Web Audio API has a similar mechanism for generating samples with JS and it's ju...

cromwellian · on Feb 5, 2014

>Web Audio API has a similar mechanism for generating samples with JS and it's just as bad. In fact, Web Audio is worse for playback of JS-synthesized audio, not better. And lots of use cases demand playback of JS-synthesized audio: emulators, custom audio codecs, synths, etc.

Generating audio samples via JS is an escape hatch, the same way rasterizing to a raw framebuffer is an escape hatch. If your system had audio acceleration hardware, and many systems do (e.g. DirectSound/OpenAL), you want to leverage that.

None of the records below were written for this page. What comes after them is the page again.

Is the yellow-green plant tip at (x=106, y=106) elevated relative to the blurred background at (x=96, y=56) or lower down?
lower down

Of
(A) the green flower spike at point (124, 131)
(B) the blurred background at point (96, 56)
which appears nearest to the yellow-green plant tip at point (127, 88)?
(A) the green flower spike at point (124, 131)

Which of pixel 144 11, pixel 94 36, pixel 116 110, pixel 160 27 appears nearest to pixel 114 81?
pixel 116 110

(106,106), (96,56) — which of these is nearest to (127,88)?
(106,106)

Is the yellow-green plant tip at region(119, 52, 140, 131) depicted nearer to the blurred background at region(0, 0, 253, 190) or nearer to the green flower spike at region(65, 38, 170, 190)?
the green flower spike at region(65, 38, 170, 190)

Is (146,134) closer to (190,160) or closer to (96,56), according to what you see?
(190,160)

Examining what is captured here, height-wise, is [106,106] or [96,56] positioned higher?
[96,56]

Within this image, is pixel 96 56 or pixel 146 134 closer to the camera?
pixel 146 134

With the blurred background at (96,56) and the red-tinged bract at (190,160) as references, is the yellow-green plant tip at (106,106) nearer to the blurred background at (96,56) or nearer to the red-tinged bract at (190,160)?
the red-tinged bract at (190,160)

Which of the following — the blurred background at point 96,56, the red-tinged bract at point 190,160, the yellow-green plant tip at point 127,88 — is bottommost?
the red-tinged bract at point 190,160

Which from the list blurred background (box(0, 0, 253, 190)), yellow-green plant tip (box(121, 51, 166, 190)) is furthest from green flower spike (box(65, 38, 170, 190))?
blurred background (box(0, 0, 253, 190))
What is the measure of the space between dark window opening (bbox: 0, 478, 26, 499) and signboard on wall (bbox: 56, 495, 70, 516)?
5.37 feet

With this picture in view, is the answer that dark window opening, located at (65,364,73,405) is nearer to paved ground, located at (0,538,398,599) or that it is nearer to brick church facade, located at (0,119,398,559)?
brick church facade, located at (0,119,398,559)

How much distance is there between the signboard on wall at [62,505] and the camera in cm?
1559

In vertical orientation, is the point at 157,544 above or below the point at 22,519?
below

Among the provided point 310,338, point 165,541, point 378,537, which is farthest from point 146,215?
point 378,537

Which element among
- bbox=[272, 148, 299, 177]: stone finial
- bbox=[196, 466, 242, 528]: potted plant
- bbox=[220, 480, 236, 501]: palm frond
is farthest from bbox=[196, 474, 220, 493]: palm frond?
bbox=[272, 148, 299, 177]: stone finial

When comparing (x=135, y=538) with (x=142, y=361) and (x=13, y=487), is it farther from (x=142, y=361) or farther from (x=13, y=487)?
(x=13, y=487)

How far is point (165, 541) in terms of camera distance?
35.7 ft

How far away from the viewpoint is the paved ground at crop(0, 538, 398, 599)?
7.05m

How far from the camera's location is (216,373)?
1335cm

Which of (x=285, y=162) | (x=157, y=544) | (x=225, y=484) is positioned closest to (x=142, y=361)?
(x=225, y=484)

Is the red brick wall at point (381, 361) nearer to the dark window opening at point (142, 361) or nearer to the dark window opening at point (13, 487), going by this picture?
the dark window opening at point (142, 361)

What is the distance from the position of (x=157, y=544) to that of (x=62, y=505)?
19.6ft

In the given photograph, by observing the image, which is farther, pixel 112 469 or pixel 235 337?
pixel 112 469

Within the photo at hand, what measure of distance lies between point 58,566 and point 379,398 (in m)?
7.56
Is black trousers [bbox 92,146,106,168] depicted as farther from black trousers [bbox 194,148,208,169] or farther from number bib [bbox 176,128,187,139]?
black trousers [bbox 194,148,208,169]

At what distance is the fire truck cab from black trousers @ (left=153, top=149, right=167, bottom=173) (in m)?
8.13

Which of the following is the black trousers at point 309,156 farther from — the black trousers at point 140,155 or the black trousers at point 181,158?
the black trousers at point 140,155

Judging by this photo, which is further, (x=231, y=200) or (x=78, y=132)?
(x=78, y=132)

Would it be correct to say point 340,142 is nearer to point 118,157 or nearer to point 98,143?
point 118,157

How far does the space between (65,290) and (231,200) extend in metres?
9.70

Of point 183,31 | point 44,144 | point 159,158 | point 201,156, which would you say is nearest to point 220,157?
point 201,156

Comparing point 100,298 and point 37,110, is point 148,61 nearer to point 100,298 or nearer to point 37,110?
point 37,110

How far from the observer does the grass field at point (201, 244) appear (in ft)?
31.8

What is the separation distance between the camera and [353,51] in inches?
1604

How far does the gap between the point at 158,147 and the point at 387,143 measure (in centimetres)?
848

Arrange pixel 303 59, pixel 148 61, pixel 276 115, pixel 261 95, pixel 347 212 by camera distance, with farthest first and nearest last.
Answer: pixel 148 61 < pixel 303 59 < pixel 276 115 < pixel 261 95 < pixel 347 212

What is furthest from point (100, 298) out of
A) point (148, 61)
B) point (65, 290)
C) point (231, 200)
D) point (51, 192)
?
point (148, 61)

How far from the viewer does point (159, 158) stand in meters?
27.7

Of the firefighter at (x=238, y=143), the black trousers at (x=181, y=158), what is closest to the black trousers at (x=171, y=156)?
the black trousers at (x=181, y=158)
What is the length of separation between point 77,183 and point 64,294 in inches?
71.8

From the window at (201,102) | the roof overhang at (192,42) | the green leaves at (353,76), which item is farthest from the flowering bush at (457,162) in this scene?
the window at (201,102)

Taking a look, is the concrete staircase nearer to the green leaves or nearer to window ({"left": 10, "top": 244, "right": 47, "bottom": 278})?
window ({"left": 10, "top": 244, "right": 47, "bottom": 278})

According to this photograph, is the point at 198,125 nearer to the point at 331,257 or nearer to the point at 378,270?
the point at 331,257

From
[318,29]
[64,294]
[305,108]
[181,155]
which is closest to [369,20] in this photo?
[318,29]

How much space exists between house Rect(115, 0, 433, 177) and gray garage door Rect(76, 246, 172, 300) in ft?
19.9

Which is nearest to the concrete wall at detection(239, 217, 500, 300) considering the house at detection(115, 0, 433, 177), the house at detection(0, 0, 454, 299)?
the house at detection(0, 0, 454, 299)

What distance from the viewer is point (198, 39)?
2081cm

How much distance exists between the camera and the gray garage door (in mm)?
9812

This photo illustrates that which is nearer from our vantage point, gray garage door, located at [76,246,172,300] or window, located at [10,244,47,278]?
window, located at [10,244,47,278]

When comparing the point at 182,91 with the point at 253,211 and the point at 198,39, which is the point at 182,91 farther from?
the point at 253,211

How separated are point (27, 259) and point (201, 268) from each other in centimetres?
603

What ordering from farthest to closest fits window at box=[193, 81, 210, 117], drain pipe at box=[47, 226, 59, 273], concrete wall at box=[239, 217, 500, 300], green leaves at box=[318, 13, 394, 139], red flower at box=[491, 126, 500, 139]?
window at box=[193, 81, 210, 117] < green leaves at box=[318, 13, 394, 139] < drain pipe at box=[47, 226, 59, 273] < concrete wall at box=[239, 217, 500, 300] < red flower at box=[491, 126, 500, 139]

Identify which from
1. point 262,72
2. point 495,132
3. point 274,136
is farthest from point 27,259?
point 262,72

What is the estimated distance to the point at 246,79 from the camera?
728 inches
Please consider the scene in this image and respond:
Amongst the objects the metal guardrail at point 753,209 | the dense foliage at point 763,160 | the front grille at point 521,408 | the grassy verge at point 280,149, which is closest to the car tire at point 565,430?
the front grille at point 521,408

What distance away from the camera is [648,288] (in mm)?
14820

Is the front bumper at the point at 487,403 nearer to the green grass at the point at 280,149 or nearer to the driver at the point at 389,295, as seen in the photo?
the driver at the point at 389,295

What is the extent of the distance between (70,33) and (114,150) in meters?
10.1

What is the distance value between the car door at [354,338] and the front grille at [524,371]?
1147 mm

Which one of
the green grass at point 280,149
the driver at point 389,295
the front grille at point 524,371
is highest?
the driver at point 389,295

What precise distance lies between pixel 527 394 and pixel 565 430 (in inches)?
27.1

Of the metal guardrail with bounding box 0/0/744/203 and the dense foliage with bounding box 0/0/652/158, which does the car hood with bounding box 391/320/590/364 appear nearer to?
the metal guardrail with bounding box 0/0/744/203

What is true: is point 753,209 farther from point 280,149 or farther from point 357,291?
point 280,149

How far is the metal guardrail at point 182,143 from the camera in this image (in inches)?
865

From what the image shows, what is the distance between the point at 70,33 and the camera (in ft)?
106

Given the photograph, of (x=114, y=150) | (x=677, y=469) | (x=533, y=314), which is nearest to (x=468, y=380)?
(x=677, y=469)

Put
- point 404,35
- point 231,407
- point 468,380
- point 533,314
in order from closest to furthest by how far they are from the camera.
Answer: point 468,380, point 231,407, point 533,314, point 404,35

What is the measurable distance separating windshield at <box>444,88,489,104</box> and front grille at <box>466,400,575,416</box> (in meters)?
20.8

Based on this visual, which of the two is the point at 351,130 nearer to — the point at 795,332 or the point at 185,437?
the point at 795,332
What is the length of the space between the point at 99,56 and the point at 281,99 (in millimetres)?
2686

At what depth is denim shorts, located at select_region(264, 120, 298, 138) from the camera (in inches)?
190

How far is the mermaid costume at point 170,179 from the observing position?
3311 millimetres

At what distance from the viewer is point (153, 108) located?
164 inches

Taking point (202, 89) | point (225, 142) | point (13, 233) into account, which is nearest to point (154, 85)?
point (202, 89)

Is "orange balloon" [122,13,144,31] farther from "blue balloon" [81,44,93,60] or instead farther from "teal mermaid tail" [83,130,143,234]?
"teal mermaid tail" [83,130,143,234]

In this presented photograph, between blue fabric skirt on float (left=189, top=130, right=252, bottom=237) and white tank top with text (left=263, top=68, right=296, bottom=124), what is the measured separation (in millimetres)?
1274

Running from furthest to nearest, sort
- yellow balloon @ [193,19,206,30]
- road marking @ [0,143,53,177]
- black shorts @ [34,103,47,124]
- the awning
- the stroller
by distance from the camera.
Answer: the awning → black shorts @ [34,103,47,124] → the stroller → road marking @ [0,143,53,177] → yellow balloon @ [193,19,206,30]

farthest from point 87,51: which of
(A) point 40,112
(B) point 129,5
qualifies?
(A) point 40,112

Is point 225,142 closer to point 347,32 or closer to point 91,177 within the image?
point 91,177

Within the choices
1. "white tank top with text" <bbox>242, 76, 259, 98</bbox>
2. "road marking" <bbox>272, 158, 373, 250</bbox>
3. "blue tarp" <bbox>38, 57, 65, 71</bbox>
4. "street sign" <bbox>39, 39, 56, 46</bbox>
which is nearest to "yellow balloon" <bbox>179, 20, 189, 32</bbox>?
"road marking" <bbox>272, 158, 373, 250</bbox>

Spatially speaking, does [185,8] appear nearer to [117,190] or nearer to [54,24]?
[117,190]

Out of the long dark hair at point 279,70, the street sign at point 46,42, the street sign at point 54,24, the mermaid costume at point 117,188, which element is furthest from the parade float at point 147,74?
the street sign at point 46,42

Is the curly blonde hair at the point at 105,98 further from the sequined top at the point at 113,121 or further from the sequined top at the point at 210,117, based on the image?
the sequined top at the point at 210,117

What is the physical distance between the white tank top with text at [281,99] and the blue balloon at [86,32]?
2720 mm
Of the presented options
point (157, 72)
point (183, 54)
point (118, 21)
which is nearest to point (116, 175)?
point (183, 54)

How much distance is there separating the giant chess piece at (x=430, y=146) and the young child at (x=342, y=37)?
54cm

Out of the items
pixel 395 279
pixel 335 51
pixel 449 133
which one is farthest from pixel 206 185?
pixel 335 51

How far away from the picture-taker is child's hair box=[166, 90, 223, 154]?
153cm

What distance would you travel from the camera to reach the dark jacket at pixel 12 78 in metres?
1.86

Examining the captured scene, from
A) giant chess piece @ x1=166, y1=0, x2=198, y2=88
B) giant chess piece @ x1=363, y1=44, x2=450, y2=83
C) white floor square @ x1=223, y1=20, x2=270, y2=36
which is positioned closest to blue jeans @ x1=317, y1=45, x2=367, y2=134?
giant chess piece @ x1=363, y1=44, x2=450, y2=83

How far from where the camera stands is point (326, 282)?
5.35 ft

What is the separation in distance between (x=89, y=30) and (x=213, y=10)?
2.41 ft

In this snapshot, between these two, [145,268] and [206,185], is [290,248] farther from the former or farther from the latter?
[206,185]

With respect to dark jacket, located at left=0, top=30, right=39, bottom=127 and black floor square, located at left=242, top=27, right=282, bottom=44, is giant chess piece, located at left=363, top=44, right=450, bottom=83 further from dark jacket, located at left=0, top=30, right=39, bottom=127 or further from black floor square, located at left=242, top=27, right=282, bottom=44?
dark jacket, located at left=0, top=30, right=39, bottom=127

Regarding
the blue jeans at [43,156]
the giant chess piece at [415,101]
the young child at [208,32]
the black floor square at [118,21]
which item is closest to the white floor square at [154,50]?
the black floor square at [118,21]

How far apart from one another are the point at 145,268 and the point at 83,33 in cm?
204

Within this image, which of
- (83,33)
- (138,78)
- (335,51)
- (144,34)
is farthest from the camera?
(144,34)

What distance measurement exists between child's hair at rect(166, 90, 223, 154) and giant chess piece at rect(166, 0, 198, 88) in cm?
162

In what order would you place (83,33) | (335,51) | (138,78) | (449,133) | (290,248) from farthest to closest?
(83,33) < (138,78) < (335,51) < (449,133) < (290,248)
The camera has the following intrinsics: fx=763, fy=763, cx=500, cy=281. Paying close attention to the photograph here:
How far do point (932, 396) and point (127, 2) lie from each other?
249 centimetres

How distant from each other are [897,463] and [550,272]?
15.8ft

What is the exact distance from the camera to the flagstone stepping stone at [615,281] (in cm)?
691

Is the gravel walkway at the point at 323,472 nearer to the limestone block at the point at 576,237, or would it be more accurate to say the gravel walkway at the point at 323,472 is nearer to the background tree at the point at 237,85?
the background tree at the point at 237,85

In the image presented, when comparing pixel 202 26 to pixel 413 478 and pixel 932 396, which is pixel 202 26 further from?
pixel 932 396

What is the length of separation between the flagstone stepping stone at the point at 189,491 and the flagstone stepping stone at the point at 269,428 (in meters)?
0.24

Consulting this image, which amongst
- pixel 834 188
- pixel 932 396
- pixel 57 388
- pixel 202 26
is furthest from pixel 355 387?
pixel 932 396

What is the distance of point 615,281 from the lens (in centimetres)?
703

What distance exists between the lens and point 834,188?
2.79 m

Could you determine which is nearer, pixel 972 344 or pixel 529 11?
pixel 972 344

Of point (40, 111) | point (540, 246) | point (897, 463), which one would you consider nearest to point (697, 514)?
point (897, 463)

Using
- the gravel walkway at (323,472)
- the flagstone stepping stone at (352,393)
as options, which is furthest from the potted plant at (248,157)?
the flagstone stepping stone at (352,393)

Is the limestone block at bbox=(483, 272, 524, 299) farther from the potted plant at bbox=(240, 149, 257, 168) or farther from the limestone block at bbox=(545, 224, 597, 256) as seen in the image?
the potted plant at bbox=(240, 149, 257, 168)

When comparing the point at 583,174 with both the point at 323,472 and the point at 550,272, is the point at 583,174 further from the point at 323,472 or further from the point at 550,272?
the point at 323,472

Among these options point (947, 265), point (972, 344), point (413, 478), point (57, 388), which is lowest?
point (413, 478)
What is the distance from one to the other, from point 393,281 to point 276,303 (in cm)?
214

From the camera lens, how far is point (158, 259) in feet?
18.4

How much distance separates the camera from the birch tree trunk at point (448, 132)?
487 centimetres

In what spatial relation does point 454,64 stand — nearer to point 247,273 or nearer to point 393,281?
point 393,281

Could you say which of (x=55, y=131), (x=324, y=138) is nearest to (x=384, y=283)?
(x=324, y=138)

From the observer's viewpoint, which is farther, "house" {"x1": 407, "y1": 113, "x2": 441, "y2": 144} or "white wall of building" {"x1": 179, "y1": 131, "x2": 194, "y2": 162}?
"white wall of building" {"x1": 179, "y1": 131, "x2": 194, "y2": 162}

If you are deploying a game to a mobile device, the last thing you want to do is waste CPU cycles burning JS to do DSP effects in software. This is especially awful for low end phones like the ones that Firefox OS runs on. Latency on audio is already terrible, you don't want the browser UI event loop involved IMHO in processing it to feed it. Maybe if you had speced it being available to Web Workers without needing the UI thread involved it would make more sense.

>The Web Audio API introduced an interconnected web of dozens of poorly tested, poorly specified components that covered some arbitrary subset of cases users care about

The arbitrary subset being, those that have been on OSX for years? AFAIK, Chris Rogers developed Web Audio based on years of experience working on Core Audio at Apple, and therefore, at minimum, it represents at least some feedback from the use cases of the professional audio market, at the very least, Apple's own products like Garage Band and Logic Express which sit atop Core Audio.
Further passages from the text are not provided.